* 表示された文章:
今回は、3シリーズと4シリーズをベースとした2台を借り出して、アルピナの今を実感したいと思う。1台はD3ビターボ。車名が示すとおり、ディーゼル・エンジンを搭載するモデルである。セダンとワゴン・ボディのツーリングがラインナップされているが、借り出したのはセダンだ。
もちろん、エンジンはアルピナが手がけたもので、直列6気筒の3ℓ直噴ツインターボ過給ユニットは、リッター当たり出力が軽く110psを超える350psを発揮する。もう1台はB4Sビターボ。B4Sにもクーペとカブリオレがラインナップされているが、今回はクーペだ。こちらもアルピナが手がけたガソリン・エンジンは直列6気筒の3ℓ。こちらもツインターボによって過給されて、実に440psを発揮する。変速機はともにアルピナ・スイッチ・トロニック付きの8段スポーツATが組み合わされている。
2台はともに全長4.6m強のコンパクトなサイズで車両重量が1.7t未満のボディに6気筒の強心臓を押し込んだモデルである。車両本体価格はD3ビターボ・リムジンが1031万円。B4Sビターボ・クーペが1221万9000円だが、借り出した個体にはそれぞれ数々のオプション装備が組み込まれており、前者は1136万2000円、後者が1397万9000円に達する。
僅かとはいえ背が低く、トレッド寸法のワイドなB4Sクーペは、ワインディング・ロードでより輝きを見せる。シャープな味わいのツインターボ過給ガソリン・エンジンの反応の速さはこうした場面でとても楽しい。
トリム・インサートのウッド・パネルを見ても、最上の素材が使われているのが分かる。

* 目的 A: 記録の中から「lattice」という語をふくむ行をすべて探し、一行ずつ書き出してください。
文章と記録は、お互いに関係がありません。

* 使える記録:
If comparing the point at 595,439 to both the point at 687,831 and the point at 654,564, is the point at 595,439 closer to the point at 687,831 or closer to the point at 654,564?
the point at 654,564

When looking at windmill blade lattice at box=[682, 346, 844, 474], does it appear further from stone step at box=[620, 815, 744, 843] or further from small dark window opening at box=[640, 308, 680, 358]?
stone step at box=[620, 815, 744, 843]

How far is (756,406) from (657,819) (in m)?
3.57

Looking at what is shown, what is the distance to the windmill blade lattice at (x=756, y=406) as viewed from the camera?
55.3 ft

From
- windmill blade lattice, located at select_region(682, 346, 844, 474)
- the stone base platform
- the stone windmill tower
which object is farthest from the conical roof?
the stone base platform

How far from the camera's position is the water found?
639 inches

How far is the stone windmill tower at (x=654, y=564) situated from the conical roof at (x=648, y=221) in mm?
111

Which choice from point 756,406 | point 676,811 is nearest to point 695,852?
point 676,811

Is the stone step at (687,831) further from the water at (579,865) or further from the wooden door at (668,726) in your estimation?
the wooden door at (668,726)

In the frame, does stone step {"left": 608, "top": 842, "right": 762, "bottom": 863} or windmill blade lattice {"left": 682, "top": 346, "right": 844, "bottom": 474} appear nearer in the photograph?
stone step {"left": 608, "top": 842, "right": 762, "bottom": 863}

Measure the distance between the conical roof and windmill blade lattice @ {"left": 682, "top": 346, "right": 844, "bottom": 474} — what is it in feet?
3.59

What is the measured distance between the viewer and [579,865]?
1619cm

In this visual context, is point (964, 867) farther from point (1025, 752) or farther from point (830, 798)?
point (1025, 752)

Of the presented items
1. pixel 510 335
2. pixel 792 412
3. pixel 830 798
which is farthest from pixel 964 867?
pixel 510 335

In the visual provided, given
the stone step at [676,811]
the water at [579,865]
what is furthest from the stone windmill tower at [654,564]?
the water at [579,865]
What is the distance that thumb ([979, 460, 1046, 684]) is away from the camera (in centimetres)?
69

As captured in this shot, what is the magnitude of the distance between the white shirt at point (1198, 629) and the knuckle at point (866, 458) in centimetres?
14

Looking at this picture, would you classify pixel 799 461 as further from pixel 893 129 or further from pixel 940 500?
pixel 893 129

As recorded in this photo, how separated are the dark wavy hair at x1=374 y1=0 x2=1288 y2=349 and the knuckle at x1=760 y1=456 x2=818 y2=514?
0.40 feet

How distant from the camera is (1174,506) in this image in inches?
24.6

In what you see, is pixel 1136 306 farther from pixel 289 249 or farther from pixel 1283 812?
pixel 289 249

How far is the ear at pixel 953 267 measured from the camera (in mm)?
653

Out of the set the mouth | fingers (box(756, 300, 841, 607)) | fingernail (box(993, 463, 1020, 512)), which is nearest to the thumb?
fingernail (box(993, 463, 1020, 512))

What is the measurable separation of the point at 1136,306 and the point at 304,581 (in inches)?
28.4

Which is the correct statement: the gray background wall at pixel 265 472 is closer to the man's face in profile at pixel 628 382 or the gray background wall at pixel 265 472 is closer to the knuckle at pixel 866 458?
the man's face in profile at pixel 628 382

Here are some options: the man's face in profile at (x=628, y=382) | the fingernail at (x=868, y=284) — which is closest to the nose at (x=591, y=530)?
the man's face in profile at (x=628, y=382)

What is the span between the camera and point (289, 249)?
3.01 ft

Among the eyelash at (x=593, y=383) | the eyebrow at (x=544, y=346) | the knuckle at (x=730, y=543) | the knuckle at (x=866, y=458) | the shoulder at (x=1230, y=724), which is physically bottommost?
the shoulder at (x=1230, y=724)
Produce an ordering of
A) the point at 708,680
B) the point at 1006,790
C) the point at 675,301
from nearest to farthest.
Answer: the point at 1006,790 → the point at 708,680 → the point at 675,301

* 目的 B: アルピナの2台についての文章で、B4Sビターボのガソリン・エンジンは何psを出すとされていますか。

* 回答 A:
When looking at windmill blade lattice at box=[682, 346, 844, 474], does it appear further from stone step at box=[620, 815, 744, 843] or further from small dark window opening at box=[640, 308, 680, 358]?
Looking at what is shown, what is the distance to the windmill blade lattice at (x=756, y=406) as viewed from the camera?
- windmill blade lattice, located at select_region(682, 346, 844, 474)
In the frame, does stone step {"left": 608, "top": 842, "right": 762, "bottom": 863} or windmill blade lattice {"left": 682, "top": 346, "right": 844, "bottom": 474} appear nearer in the photograph?
Measure the distance between the conical roof and windmill blade lattice @ {"left": 682, "top": 346, "right": 844, "bottom": 474} — what is it in feet?

* 回答 B: 440ps